TASK INSTRUCTIONS: Every line below must be reproduced exactly; no pictures are to be included.

EXERCISE MATERIAL:

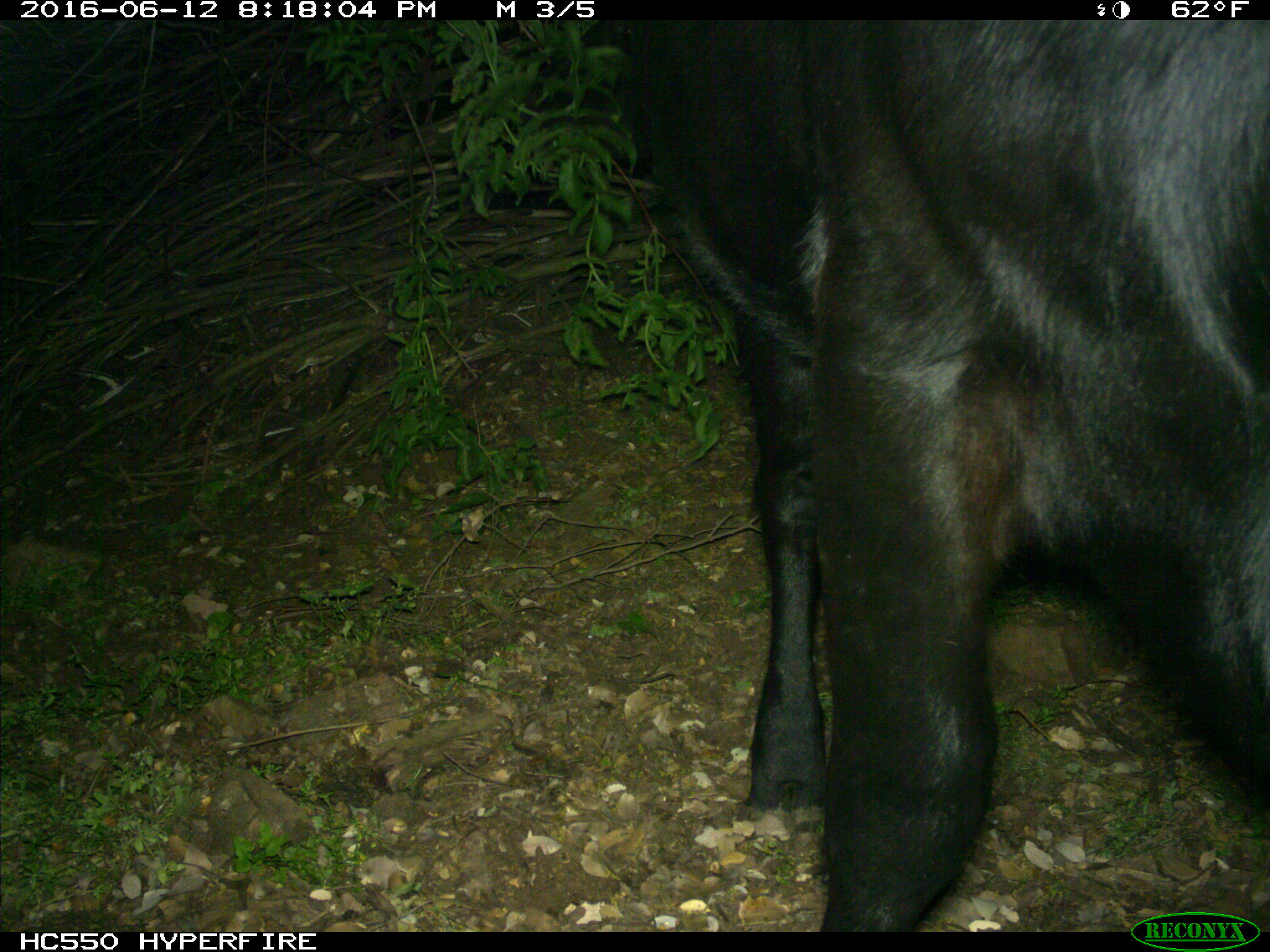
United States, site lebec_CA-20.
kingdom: Animalia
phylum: Chordata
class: Mammalia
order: Artiodactyla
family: Bovidae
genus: Bos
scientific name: Bos taurus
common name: domestic cow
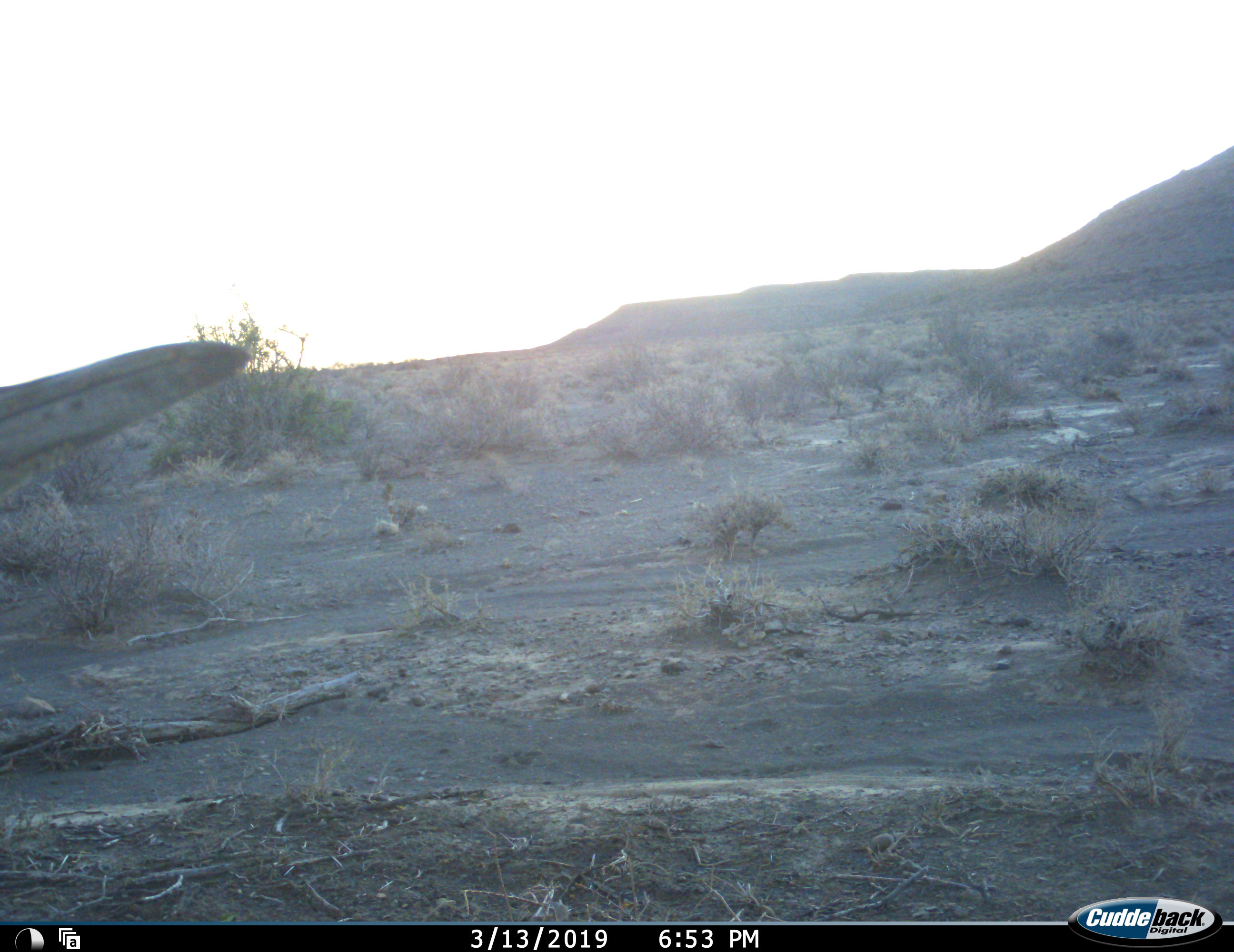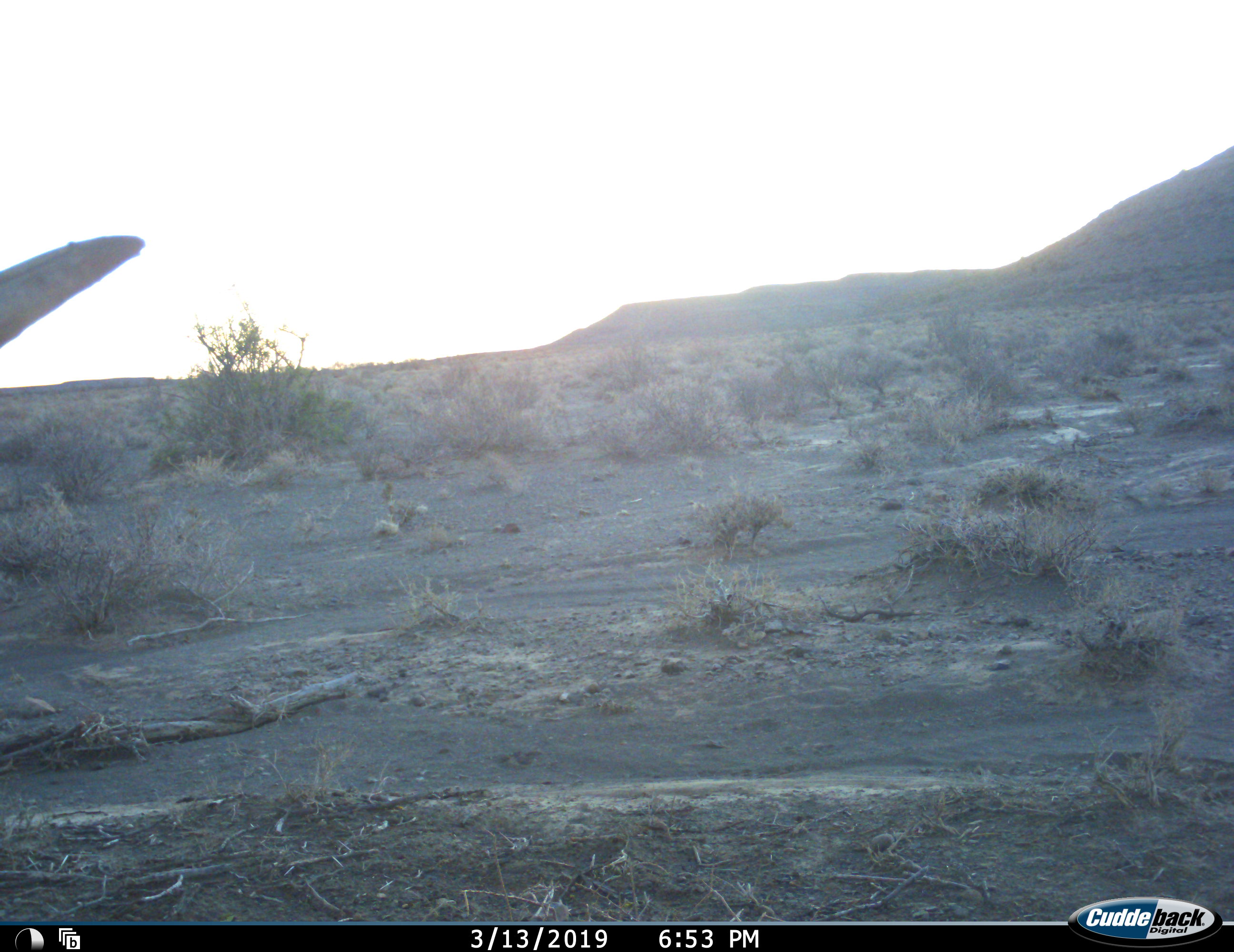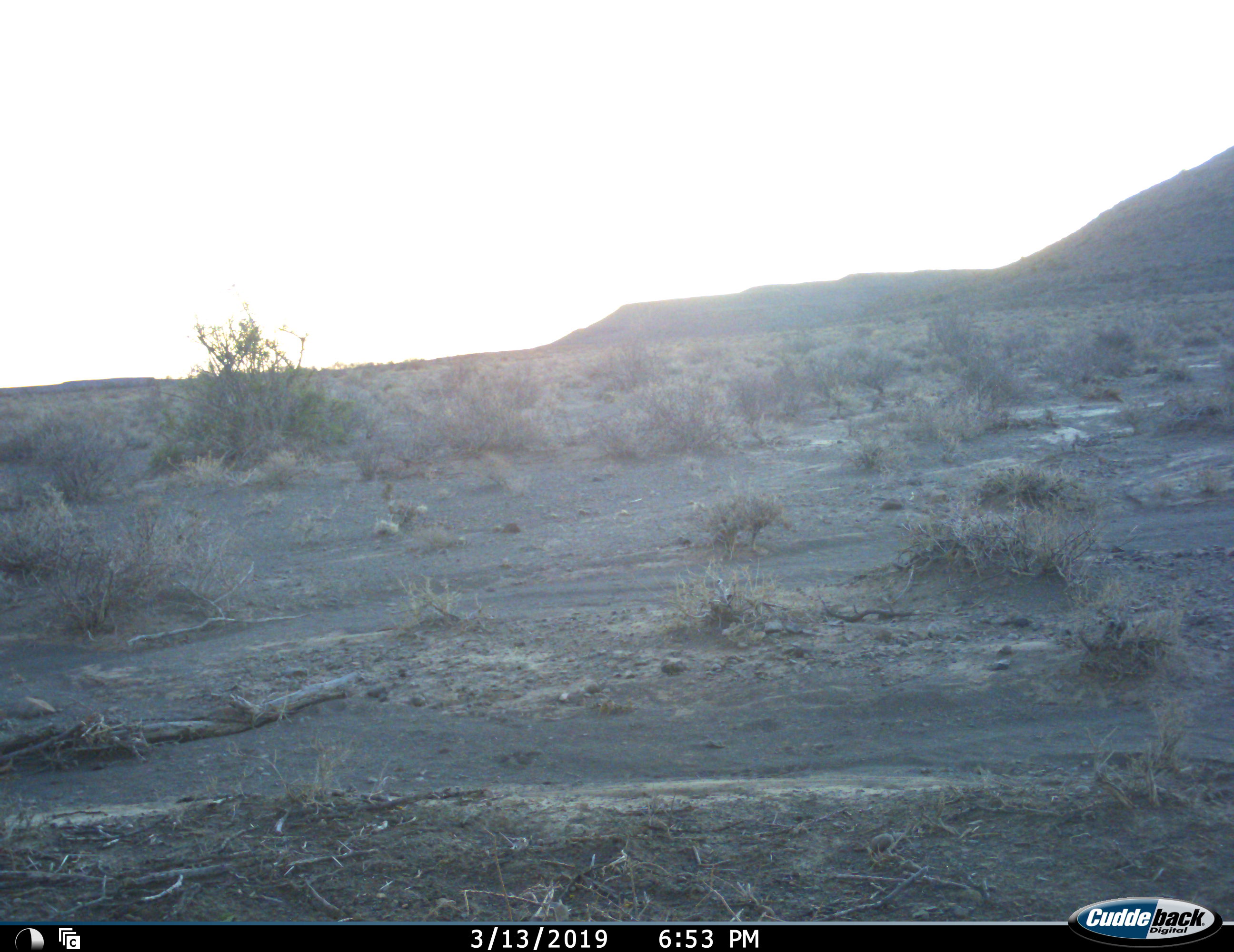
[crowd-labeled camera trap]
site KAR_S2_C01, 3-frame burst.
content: unidentified animal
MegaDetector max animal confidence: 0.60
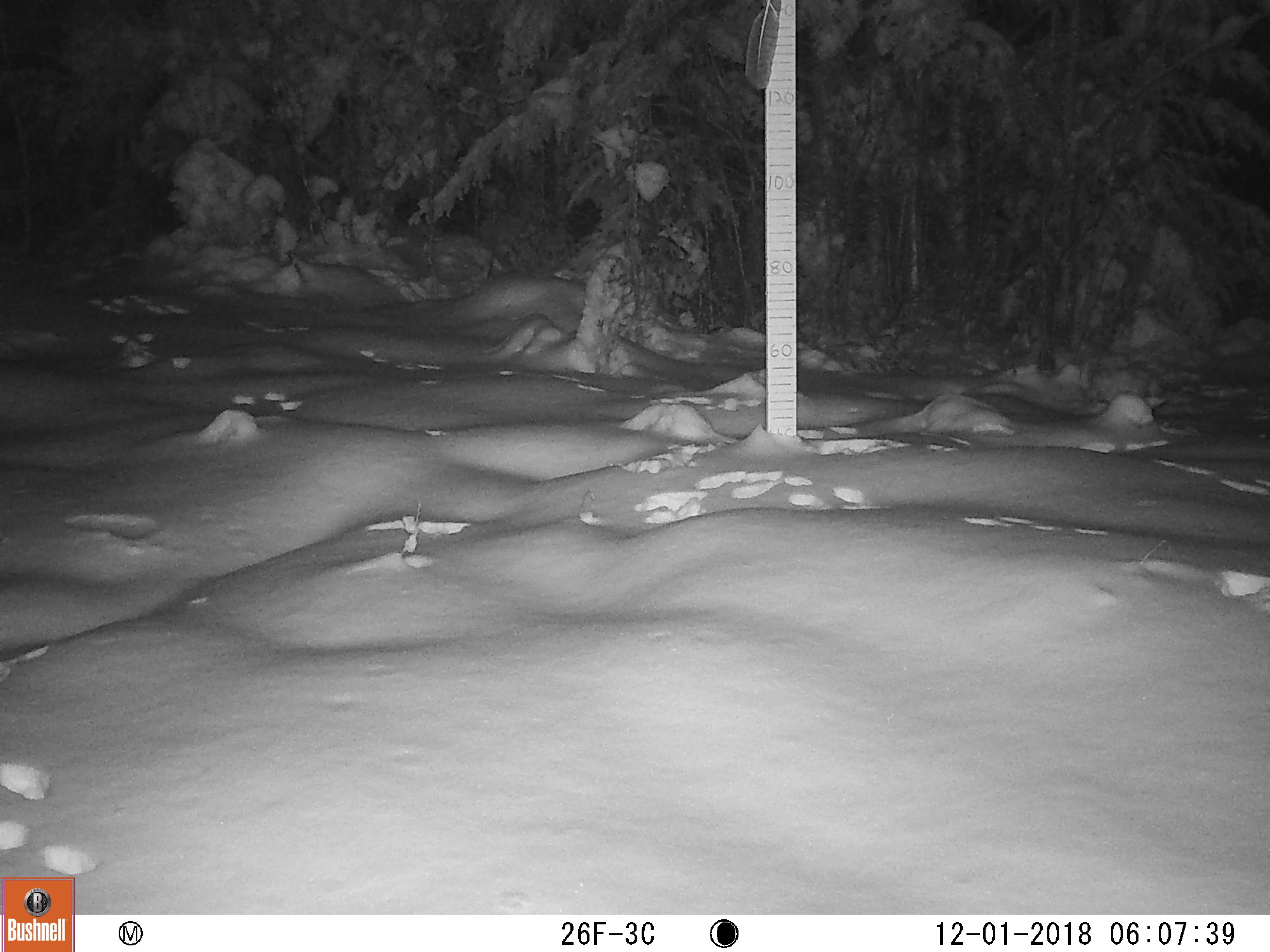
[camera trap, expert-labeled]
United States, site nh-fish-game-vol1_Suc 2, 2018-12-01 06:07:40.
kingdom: Animalia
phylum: Chordata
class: Mammalia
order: Lagomorpha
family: Leporidae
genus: Lepus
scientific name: Lepus americanus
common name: snowshoe hare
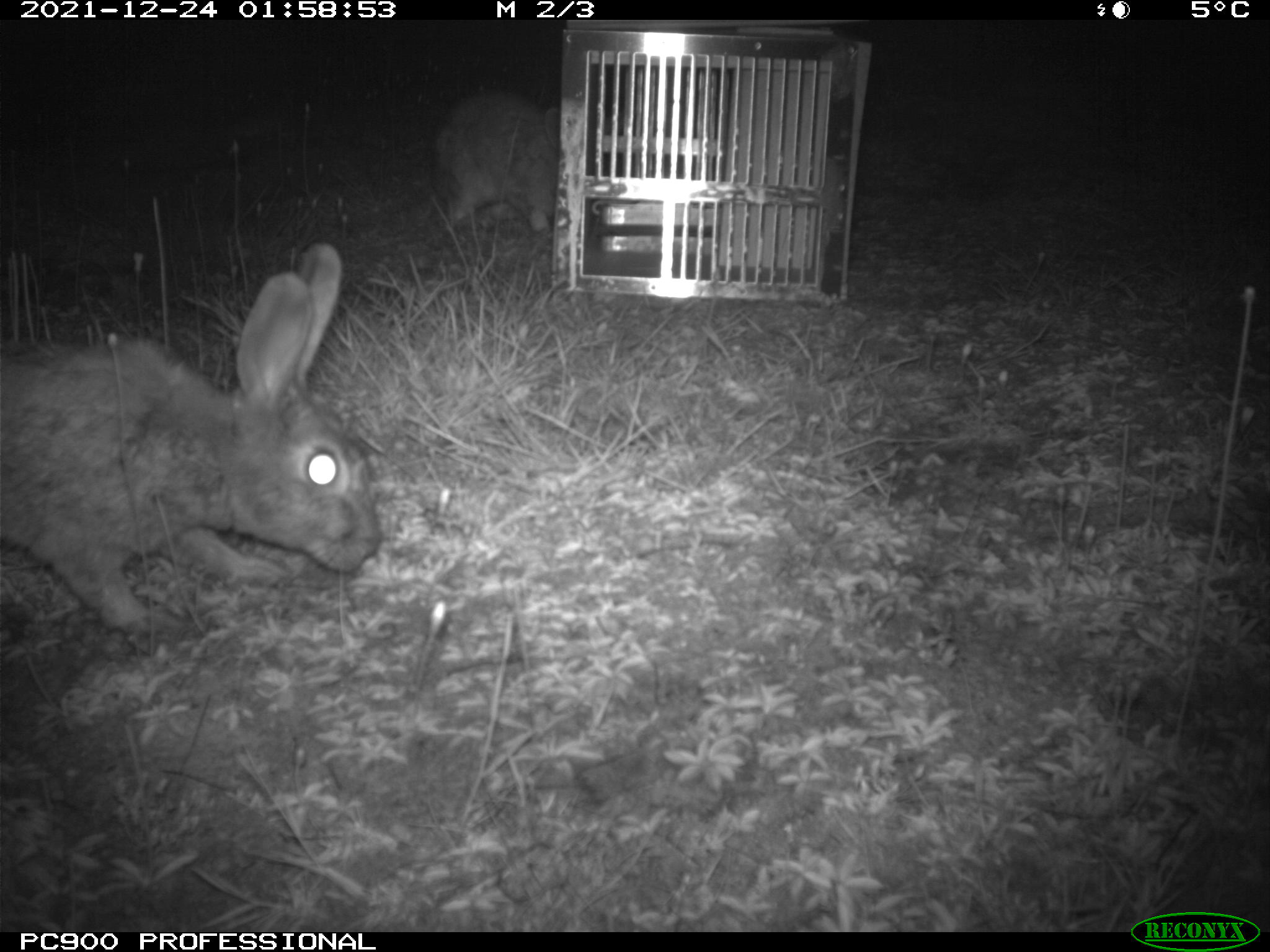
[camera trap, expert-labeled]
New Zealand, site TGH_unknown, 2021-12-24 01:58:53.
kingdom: Animalia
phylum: Chordata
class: Mammalia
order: Lagomorpha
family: Leporidae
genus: Oryctolagus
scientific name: Oryctolagus cuniculus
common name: european rabbit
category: rabbit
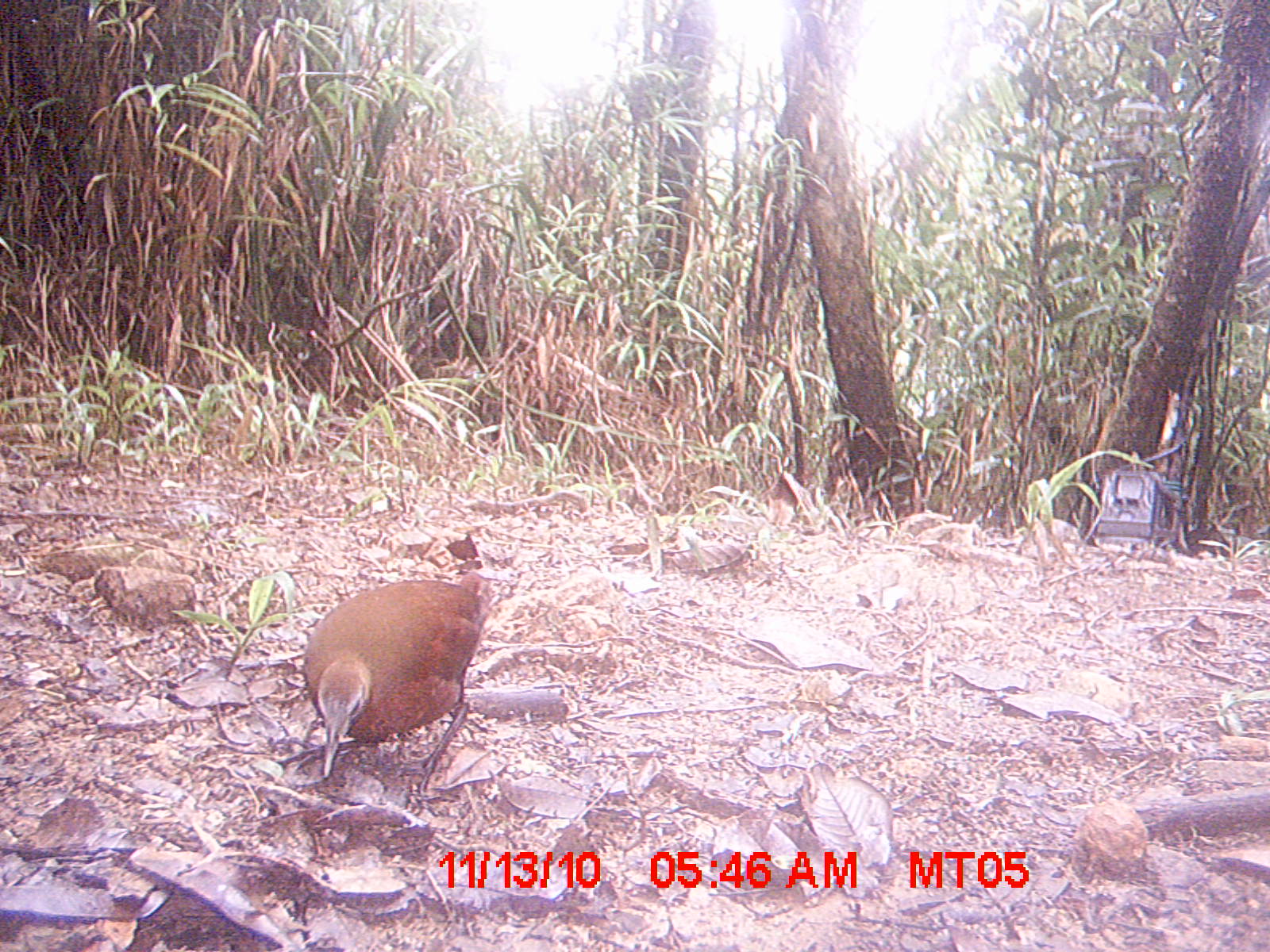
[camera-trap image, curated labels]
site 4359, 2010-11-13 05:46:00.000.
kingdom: Animalia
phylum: Chordata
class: Aves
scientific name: Aves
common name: bird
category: unknown bird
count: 1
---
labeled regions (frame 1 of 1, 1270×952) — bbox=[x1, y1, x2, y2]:
unknown bird: bbox=[268, 570, 489, 815]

RESPONSE TO THIS TASK:
United States, site lebec_CA-20.
kingdom: Animalia
phylum: Chordata
class: Mammalia
order: Artiodactyla
family: Bovidae
genus: Bos
scientific name: Bos taurus
common name: domestic cow
[crowd-labeled camera trap]
site KAR_S2_C01, 3-frame burst.
content: unidentified animal
MegaDetector max animal confidence: 0.60
[camera trap, expert-labeled]
United States, site nh-fish-game-vol1_Suc 2, 2018-12-01 06:07:40.
kingdom: Animalia
phylum: Chordata
class: Mammalia
order: Lagomorpha
family: Leporidae
genus: Lepus
scientific name: Lepus americanus
common name: snowshoe hare
[camera trap, expert-labeled]
New Zealand, site TGH_unknown, 2021-12-24 01:58:53.
kingdom: Animalia
phylum: Chordata
class: Mammalia
order: Lagomorpha
family: Leporidae
genus: Oryctolagus
scientific name: Oryctolagus cuniculus
common name: european rabbit
category: rabbit
[camera-trap image, curated labels]
site 4359, 2010-11-13 05:46:00.000.
kingdom: Animalia
phylum: Chordata
class: Aves
scientific name: Aves
common name: bird
category: unknown bird
count: 1
---
labeled regions (frame 1 of 1, 1270×952) — bbox=[x1, y1, x2, y2]:
unknown bird: bbox=[268, 570, 489, 815]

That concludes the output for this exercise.